Bryan Ferry ha estado varios días suelto en la ciudad, listo para ser abordado, si no fuera porque ante su garbosa y galana figura lo estructural es hacerse un Raj Koothrappali (personaje de The Big Bang Theory que sufre de mutismo patológico ante las mujeres). Puede que lo hayan visto por ahí. Ferry recorre Córdoba en una berlina de lujo oscura con chófer de traje caro, baja levemente la ventanilla tintada, asoma a cámara lenta y pregunta al perplejo peatón por un afamado restaurante. No le suenan las tripas, advierto. Otro día se baja del carro, que tiene unas puertas más grandes que las de mi garaje, y hace cola para entrar en el Alcázar. Sonríe. No se pierde una. Camisa blanca, ojos azules, pelo suelto. Baja la ventanilla y pregunta por otro premiado local en el que demostrar sus modales con el cuchillo y el tenedor. Gentil, impecable, sibarita… sabe que por muy Adán que sea, no encontrará una Eva como esta Córdoba.

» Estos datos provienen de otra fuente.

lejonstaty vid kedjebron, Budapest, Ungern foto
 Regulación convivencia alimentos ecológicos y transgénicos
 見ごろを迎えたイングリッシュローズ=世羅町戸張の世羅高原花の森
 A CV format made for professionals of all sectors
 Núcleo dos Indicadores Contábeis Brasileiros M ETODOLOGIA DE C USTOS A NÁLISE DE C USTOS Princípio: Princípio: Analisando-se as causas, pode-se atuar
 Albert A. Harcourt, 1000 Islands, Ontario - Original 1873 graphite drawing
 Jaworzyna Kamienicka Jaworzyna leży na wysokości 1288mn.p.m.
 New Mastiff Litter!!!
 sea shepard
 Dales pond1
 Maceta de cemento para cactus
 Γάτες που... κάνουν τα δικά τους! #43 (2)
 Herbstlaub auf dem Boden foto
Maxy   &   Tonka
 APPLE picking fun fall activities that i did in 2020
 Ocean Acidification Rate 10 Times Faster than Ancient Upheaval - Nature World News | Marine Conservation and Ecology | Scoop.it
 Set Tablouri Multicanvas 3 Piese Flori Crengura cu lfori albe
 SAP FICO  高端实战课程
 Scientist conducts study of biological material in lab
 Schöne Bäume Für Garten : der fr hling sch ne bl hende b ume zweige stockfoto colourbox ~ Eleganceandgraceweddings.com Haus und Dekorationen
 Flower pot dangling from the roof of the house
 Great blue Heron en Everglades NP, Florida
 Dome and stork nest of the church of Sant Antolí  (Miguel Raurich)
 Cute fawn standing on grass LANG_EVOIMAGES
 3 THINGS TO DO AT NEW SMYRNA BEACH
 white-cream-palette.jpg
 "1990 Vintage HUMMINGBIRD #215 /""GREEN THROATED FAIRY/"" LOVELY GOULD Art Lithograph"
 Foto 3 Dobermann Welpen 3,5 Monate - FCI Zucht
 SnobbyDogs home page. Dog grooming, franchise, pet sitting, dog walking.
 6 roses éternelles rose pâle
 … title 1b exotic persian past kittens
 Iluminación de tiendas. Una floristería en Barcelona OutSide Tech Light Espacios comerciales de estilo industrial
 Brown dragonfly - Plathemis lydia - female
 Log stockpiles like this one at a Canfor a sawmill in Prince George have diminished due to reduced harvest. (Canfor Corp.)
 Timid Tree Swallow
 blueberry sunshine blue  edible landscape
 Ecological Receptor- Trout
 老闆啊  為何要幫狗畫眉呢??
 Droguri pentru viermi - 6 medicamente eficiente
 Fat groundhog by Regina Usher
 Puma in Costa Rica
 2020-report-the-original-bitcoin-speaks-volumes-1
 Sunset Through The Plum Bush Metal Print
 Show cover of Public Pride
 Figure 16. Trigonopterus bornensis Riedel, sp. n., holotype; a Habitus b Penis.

Yo, mientras, le veo de lejos como en una película, y me suena por dentro Roxy Music sin haber pagado la cuota del Spotify. En esta nebulosa digital que en días de anestesia sin rosas nos ciega como a pollos descabezados, en este abismo, la moda de la posverdad me arrastra a cuestionar todo lo cuestionable. Y me pregunto... ¿Azul y negro se matan? ¿Es fiable el carbono 14? Quién sabe. En honor a Ferry me uniré gustoso al dudoso desfile de revisionismos que trompetea sin pudor ni respeto en las avenidas de nombres por descambiar: nunca abolieron la esclavitud. Llega la berlina de gran lujo con el chófer de impecable traje a la Axerquía. Entra silenciosa, como un tanque de cartón. Baja de ella ese espigado, envarado y fascinante señor con aspecto de dandi que se aparece por la Judería. El mismo que tan puntual como refinado luce en el escenario de la Axerquía para redimirnos del de la insipidez. Y va cantando mientras a los históricos se les cae la baba como salvavidas por la borda de la cincuentena. Empieza a sonar Slave to Love y casi puedo tocar a Kim Basinger. Es en ese momento cuando encuentro los argumentos para gritar que nadie abolió la esclavitud. Somos esclavos de nuestro tacto, de nuestro olfato, de nuestros oídos y del vino que bebimos. Abolieron el buen gusto, es verdad, pero viendo a Ferry en ese cimbrearse cogido al micro, entiendo que nadie podrá segar la esclavitud hacia la sofisticación en las formas, la añoranza del hueco adecuado o la memoria de canciones que ningún viento pudo llevarse.